*READING PASSAGE:*
========
3.2 Average Outer Product of Gradients and its Estimation

In this section, we give some properties of the e.d.r. directions. The e.d.r. directions coincide with the eigenvectors of the so-called Hessian matrix of the regression function. Slightly different from the usual one, the outer product of gradients simplifies the calculation and extends the ADE of Härdle and Stoker (1989) to the case of more than one direction. For ease of exposition, we always assume the eigenvectors of a semi-positive matrix be arranged according to their corresponding eigenvalues in descending order.
========
*DATA PROVIDED:*
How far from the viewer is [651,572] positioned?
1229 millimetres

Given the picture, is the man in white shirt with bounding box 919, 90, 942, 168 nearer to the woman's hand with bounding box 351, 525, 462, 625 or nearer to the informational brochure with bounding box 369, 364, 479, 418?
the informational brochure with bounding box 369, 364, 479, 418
========
*WRITTEN TASKS:*
A - According to the passage on the average outer product of gradients, why are the eigenvectors of a semi-positive matrix always taken in a fixed order, and what is that order? Answer in one to three sentences.
B - Write the next paragraph of the passage on the average outer product of gradients, picking up after its final sentence.
The lines are separate material and have no connection to the passage on the average outer product of gradients.

*EXERCISE RESULTS:*
A - The ordering is assumed for ease of exposition. The eigenvectors are arranged according to their corresponding eigenvalues, in descending order.

B -
3.2.1 The Simple Case

Consider the relation between $ y$ and $ X$ in model (3.4). The $ k$-indexing e.d.r. directions are as defined in (3.5). Let $ \tilde {\sl g}(X) = \textrm{E}(y\vert X) $ and $ \bigtriangledown \tilde {\sl g}$ denote the gradients of the function $ \tilde {\sl g}$ with respect to the arguments of $ \tilde {\sl g}$. Under model (3.4), i.e. $ \tilde {\sl g}(X) = {\sl g}(B_0^{\top }X) $, we have $ \bigtriangledown\tilde {\sl g}(X) = B_0 \bigtriangledown {\sl g}
(B_0^{\top }X) $. Therefore

$\displaystyle E [ \bigtriangledown \tilde {\sl g}(X) \bigtriangledown^{\top } \tilde {\sl g}(X) ] =
B_0 H B_0^{\top },$      

where $ H = E [ \bigtriangledown {\sl g}(B_0^{\top } X )
\bigtriangledown^{\top } {\sl g}(B_0^{\top } X )] $, the average outer product of gradients of $ {\sl g}(\cdot) $. It is easy to see that the following lemma holds.

LEMMA 3.1   Suppose that $ \tilde {\sl g}(\cdot) $ is differentiable. If model (3.4) is true, then $ B_0
$ is in the space spanned by the first $ D$ eigenvectors of $ E[\bigtriangledown \tilde {\sl g}(X)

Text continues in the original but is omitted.